SET EXERCISE
In the records, revise the lines from the one with "In order from" to the one with "Answer: pixel 465" so that "closest" becomes "nearest", leaving everything else unchanged. Return only those lines.

MATERIAL PROVIDED

⟨

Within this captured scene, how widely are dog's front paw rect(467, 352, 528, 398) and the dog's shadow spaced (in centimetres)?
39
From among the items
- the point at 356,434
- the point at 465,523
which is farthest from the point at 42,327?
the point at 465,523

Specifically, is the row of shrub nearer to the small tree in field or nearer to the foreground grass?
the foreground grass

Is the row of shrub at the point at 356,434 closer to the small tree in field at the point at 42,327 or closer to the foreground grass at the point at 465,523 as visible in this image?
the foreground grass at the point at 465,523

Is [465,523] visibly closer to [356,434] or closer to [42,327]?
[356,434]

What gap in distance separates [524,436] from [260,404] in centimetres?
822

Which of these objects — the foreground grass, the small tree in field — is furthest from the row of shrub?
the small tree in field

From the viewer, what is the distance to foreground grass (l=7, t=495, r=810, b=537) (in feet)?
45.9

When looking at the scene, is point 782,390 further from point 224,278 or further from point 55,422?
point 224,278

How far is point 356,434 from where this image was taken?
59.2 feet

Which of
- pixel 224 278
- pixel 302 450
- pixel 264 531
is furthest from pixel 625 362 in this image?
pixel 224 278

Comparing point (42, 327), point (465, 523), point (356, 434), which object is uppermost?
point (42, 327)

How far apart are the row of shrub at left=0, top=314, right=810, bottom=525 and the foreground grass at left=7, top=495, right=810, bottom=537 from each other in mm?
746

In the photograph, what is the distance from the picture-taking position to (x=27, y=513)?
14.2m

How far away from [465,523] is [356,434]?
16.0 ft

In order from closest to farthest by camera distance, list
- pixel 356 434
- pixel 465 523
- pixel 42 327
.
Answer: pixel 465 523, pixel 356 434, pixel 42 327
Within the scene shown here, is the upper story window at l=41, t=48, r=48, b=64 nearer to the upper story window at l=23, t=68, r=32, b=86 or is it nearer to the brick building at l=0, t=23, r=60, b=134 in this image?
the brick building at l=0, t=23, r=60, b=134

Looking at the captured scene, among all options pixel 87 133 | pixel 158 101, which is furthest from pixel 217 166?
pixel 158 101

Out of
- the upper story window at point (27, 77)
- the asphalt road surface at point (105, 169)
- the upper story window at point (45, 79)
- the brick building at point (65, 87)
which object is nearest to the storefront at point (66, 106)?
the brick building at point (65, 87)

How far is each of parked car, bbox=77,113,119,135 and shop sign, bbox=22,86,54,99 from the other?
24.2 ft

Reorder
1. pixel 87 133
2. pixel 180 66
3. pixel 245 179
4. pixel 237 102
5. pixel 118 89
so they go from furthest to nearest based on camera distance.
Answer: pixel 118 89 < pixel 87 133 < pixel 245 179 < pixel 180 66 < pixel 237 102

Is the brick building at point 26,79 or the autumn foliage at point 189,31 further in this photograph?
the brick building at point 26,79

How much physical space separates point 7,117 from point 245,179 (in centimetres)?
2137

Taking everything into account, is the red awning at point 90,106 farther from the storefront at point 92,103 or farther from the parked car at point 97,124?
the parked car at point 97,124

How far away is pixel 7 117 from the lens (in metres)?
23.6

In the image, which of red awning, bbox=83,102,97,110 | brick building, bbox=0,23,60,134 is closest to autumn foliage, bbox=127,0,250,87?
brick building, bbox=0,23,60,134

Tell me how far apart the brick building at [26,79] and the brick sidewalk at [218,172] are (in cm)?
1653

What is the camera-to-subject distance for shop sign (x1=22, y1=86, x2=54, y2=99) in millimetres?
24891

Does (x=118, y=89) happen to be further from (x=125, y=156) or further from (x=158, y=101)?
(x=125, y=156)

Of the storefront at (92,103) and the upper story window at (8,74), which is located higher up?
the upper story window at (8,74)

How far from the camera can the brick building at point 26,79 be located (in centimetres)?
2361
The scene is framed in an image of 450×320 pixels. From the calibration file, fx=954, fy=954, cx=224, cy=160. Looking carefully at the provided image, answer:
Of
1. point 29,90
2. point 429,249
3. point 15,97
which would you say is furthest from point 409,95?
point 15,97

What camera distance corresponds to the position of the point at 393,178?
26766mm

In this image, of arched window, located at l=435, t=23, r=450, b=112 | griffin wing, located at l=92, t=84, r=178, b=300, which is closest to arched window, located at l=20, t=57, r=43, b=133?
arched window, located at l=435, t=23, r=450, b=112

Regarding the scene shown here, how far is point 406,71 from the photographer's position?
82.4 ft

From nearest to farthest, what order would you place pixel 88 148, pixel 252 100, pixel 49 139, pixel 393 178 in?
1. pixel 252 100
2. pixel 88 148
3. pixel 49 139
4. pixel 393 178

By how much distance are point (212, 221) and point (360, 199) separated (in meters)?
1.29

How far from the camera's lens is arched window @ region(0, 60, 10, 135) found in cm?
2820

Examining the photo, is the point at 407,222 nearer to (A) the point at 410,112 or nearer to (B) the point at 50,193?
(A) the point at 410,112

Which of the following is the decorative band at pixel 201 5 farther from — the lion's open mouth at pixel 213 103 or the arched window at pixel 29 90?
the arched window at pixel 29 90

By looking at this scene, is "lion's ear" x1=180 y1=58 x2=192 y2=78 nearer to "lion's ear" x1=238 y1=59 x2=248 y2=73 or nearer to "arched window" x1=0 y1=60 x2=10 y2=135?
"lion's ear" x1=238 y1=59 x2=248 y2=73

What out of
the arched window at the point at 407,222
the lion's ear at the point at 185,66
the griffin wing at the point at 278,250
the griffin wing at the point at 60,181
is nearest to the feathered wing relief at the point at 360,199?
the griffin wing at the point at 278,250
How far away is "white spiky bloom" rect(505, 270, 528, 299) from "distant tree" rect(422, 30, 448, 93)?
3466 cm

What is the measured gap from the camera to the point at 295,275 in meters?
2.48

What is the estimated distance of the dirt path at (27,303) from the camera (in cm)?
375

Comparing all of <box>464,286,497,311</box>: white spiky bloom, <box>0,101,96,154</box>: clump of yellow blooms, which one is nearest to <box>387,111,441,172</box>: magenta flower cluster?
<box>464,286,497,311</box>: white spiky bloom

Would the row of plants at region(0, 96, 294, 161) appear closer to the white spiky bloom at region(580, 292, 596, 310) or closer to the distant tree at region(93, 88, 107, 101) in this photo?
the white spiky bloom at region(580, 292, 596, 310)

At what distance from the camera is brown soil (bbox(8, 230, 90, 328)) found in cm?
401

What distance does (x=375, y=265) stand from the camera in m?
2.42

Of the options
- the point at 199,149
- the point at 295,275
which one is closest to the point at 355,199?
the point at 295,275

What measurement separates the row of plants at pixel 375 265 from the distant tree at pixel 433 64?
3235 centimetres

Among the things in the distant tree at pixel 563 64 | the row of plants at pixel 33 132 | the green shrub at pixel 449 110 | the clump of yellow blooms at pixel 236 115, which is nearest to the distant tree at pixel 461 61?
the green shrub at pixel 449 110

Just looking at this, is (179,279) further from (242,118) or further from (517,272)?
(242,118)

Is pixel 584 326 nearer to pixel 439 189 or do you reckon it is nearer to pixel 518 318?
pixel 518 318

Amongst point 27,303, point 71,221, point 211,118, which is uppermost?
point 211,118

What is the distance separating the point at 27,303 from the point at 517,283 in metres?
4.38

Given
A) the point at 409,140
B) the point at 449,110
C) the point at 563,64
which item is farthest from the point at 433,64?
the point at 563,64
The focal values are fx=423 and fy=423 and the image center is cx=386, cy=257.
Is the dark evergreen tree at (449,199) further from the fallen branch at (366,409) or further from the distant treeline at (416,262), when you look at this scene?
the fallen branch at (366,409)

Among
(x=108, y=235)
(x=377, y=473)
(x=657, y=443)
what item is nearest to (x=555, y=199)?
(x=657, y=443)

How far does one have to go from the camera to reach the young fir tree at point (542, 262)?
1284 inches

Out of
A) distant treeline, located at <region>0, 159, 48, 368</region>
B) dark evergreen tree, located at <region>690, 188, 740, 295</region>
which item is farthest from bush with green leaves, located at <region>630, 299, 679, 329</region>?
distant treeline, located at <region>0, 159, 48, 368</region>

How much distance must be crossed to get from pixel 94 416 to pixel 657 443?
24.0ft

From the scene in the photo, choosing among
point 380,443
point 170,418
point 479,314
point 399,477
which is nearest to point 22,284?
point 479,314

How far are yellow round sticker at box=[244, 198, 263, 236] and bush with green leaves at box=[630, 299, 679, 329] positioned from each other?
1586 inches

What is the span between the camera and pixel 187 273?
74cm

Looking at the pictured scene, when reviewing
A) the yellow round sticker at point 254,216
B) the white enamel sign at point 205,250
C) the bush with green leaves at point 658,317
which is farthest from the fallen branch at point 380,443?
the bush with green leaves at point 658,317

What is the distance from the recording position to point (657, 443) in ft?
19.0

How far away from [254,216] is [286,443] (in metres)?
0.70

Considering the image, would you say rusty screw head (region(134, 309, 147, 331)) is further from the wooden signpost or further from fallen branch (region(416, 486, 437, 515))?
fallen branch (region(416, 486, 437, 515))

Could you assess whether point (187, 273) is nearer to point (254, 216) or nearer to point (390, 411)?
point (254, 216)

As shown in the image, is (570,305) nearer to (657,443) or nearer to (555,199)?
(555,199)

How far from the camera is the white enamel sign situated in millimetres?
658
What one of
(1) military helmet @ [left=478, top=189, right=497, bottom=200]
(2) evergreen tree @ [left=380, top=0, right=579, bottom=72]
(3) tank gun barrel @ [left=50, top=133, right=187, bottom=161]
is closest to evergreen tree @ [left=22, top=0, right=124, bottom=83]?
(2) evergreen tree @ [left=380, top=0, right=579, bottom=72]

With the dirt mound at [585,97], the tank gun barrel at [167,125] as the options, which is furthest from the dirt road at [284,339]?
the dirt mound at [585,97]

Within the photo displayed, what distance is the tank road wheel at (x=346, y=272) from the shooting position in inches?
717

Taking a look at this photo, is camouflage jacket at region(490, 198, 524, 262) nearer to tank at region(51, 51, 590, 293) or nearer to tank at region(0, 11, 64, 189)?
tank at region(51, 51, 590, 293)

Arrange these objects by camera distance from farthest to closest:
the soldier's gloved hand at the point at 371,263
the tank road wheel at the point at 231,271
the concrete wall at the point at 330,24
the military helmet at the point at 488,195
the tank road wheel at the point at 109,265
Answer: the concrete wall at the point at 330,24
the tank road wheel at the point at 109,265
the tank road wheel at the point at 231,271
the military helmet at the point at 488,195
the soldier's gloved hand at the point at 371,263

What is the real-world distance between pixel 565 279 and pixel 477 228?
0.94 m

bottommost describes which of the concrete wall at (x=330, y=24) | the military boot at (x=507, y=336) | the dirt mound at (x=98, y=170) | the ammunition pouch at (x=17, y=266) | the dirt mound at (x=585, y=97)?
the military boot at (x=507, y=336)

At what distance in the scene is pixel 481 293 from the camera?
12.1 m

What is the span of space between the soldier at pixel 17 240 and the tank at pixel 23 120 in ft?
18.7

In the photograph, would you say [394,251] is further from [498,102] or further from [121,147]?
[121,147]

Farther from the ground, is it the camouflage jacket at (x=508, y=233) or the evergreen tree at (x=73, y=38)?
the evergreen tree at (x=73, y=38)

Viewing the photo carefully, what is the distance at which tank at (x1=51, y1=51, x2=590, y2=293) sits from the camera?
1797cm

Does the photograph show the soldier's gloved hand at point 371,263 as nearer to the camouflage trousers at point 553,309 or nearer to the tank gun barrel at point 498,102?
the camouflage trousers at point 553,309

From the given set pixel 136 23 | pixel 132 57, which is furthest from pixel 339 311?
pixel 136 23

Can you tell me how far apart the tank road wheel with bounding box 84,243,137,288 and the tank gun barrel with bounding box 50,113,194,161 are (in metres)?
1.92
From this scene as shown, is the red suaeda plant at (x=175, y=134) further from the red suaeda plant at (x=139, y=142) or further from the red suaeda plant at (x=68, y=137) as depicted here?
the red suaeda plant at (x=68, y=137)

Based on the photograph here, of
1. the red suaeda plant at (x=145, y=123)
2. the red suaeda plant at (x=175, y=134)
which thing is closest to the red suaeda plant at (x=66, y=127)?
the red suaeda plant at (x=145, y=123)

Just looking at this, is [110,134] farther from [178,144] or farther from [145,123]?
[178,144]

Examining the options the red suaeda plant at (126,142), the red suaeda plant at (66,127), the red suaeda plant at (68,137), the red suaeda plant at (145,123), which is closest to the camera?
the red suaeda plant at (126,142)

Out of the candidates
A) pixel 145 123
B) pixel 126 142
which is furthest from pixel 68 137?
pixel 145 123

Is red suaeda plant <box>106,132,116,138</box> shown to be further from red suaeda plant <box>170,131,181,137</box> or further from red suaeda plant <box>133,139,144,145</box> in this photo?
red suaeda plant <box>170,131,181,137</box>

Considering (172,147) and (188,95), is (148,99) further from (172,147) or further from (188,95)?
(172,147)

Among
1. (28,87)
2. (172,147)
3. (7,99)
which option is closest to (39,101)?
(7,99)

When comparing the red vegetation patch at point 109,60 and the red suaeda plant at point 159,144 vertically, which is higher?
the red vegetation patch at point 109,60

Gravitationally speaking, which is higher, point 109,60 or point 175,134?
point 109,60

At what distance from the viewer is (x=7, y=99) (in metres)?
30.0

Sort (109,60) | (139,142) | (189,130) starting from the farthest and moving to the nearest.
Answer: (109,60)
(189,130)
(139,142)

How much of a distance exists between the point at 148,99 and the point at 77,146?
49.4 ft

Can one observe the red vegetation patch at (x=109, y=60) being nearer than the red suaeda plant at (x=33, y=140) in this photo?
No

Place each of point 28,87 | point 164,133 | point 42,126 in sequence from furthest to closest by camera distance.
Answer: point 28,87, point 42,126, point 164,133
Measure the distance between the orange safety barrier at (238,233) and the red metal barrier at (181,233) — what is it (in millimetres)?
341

⟩

EXPECTED ANSWER
In order from nearest to farthest by camera distance, list
- pixel 356 434
- pixel 465 523
- pixel 42 327
.
Answer: pixel 465 523, pixel 356 434, pixel 42 327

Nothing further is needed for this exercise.